Warm Salad Bowl (Printable)

Nourishing bowl with roasted vegetables, warm quinoa, hearty greens, and tangy vinaigrette for wholesome comfort.

# What You'll Need:

→ Grains

01 - 1 cup quinoa or brown rice, rinsed
02 - 2 cups water or vegetable broth

→ Roasted Vegetables

03 - 1 medium sweet potato, peeled and cubed
04 - 1 red bell pepper, cut into strips
05 - 1 small red onion, sliced
06 - 1 small zucchini, sliced
07 - 2 tablespoons olive oil
08 - 1 teaspoon smoked paprika
09 - Salt and pepper to taste

→ Greens

10 - 4 cups baby spinach or kale, stems removed

→ Warm Vinaigrette

11 - 3 tablespoons olive oil
12 - 1 tablespoon apple cider vinegar
13 - 1 teaspoon Dijon mustard
14 - 1 teaspoon honey or maple syrup
15 - 1 small garlic clove, minced
16 - Salt and pepper to taste

→ Toppings

17 - 1/4 cup crumbled feta or goat cheese, optional
18 - 2 tablespoons toasted pumpkin seeds or sunflower seeds, optional
19 - Fresh parsley or cilantro, chopped, optional

# Directions:

01 - Preheat oven to 425°F. Line a baking sheet with parchment paper.
02 - Toss sweet potato, bell pepper, onion, and zucchini with 2 tablespoons olive oil, smoked paprika, salt, and pepper.
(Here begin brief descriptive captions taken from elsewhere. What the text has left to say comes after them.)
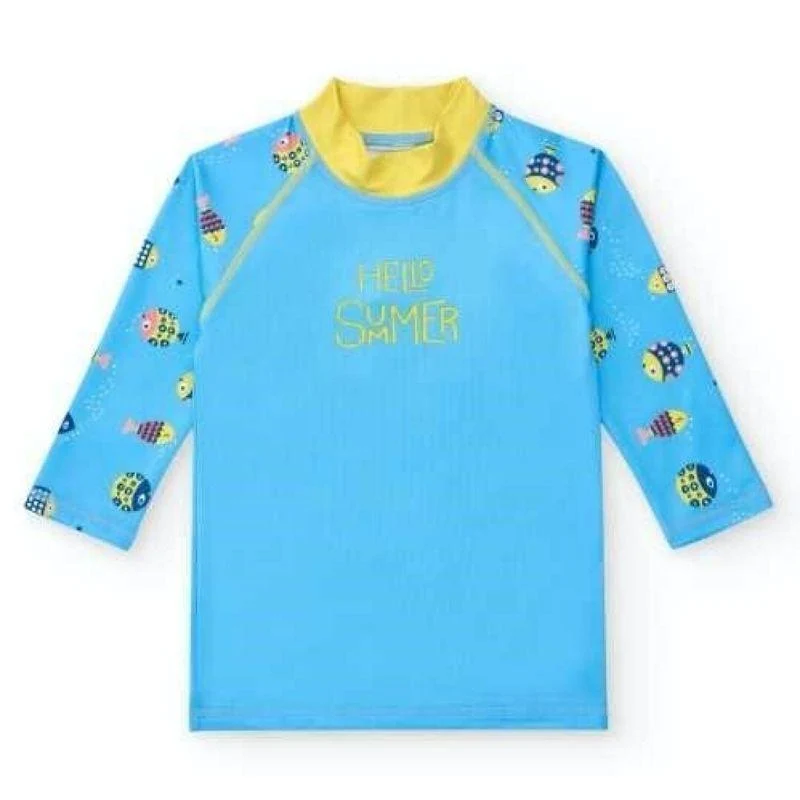 Camiseta Solar BTBOX SPF 50+ M/L PECES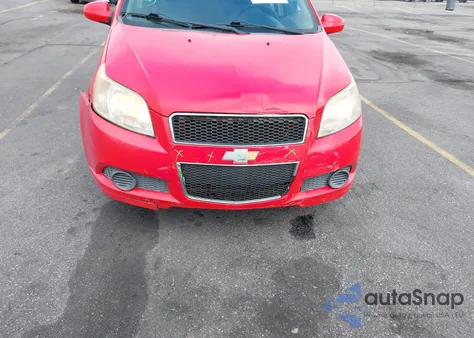 2011 Chevrolet Aveo 1Lt z USA, uszkodzony, nr VIN KL1TD6DE1BB149705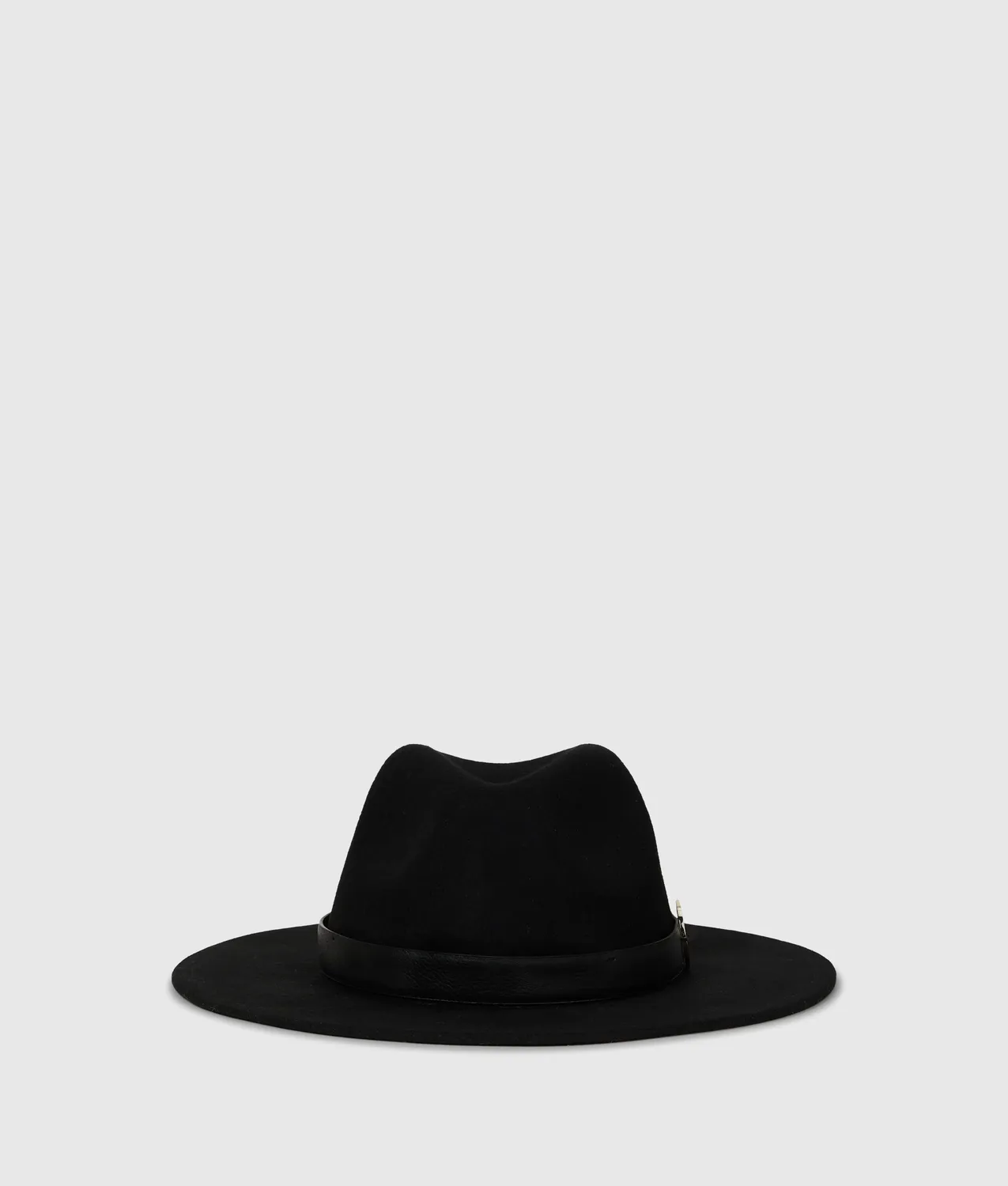 Karl Lagerfeld K/Autograph Fedora Hut Wolle mit breiter Krempe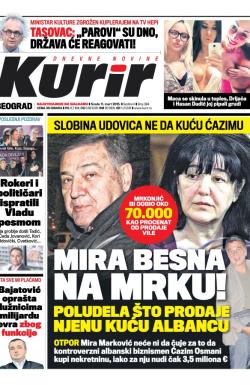 Kurir - broj 394, 11. mar 2015.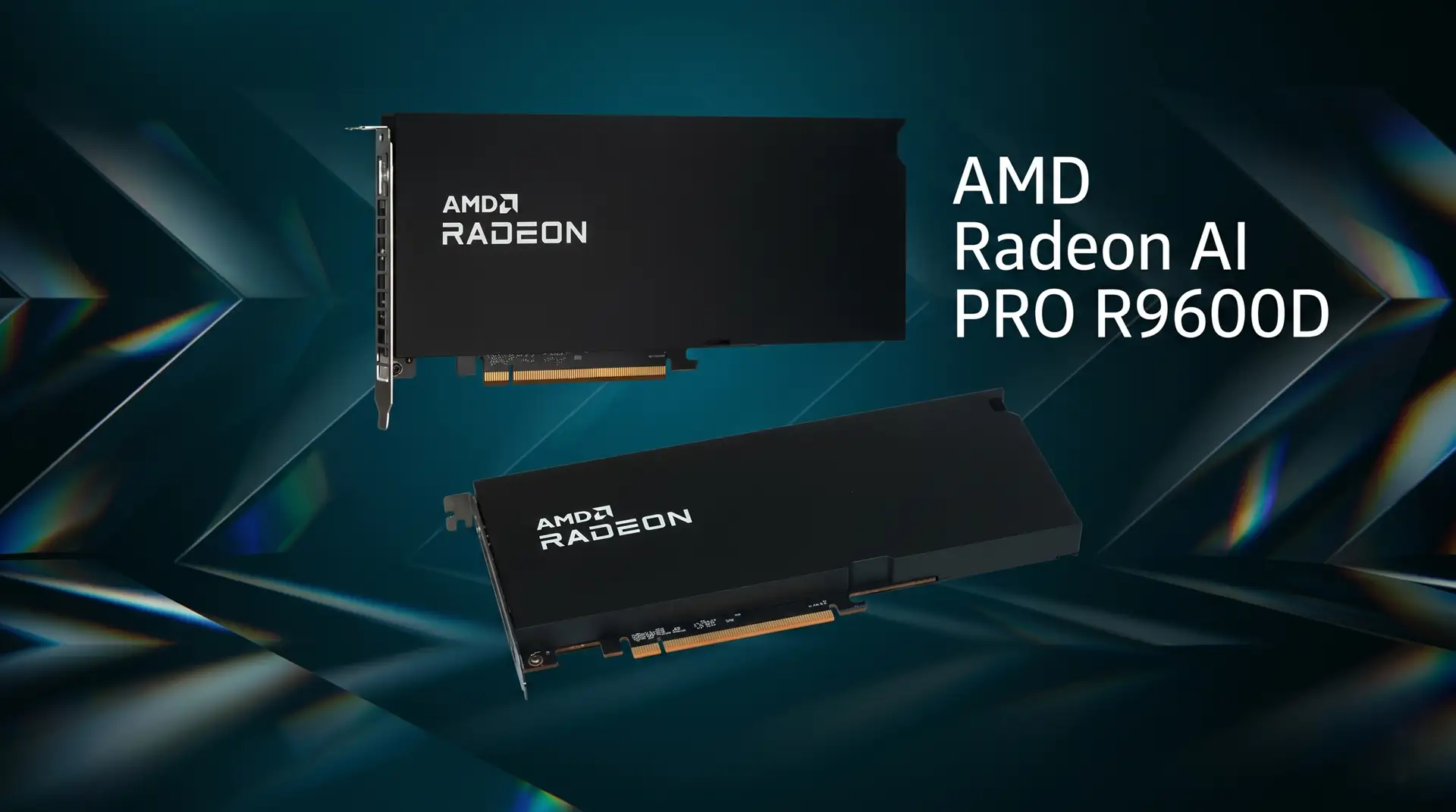 Компания PowerColor выпустила пассивную видеокарту Radeon AI PRO R9600D с 32 ГБ памяти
Spread evenly on the baking sheet and roast for 25-30 minutes, stirring halfway through, until tender and golden.
03 - While vegetables roast, combine quinoa or brown rice and water or broth in a saucepan. Bring to a boil, reduce to low heat and cover. Cook for 15-20 minutes for quinoa or according to package directions for rice, until grains are tender and liquid is absorbed. Fluff with a fork.
04 - In a small pan over low heat, whisk together olive oil, apple cider vinegar, Dijon mustard, honey, garlic, salt, and pepper until just warm, approximately 1-2 minutes.
05 - In a large bowl, toss the spinach or kale with half the warm vinaigrette, allowing the greens to wilt slightly.
06 - Divide cooked grains among four bowls. Top with wilted greens, roasted vegetables, and optional toppings. Drizzle with remaining warm vinaigrette. Serve immediately.

# Expert Tips:

01 -
  • It tastes like comfort but leaves you feeling energized instead of weighed down.
  • Everything cooks at once if you plan right, which means minimal kitchen chaos and maximum reward.
  • The warm vinaigrette transforms plain vegetables into something that tastes deliberately crafted.
02 -
  • Don't skip stirring the vegetables halfway through roasting—that's when they go from just cooked to golden and caramelized, which changes everything about how they taste.
  • The vinaigrette needs to be warm when it hits the greens or you'll lose that subtle wilting effect that makes this bowl feel intentional rather than assembled.
03 -
  • Use a cast iron skillet instead of a baking sheet if you have one—it distributes heat more evenly and your vegetables will caramelize faster.
  • If your vinaigrette breaks or looks separated, just whisk it again gently over the heat and it'll come back together like it never happened.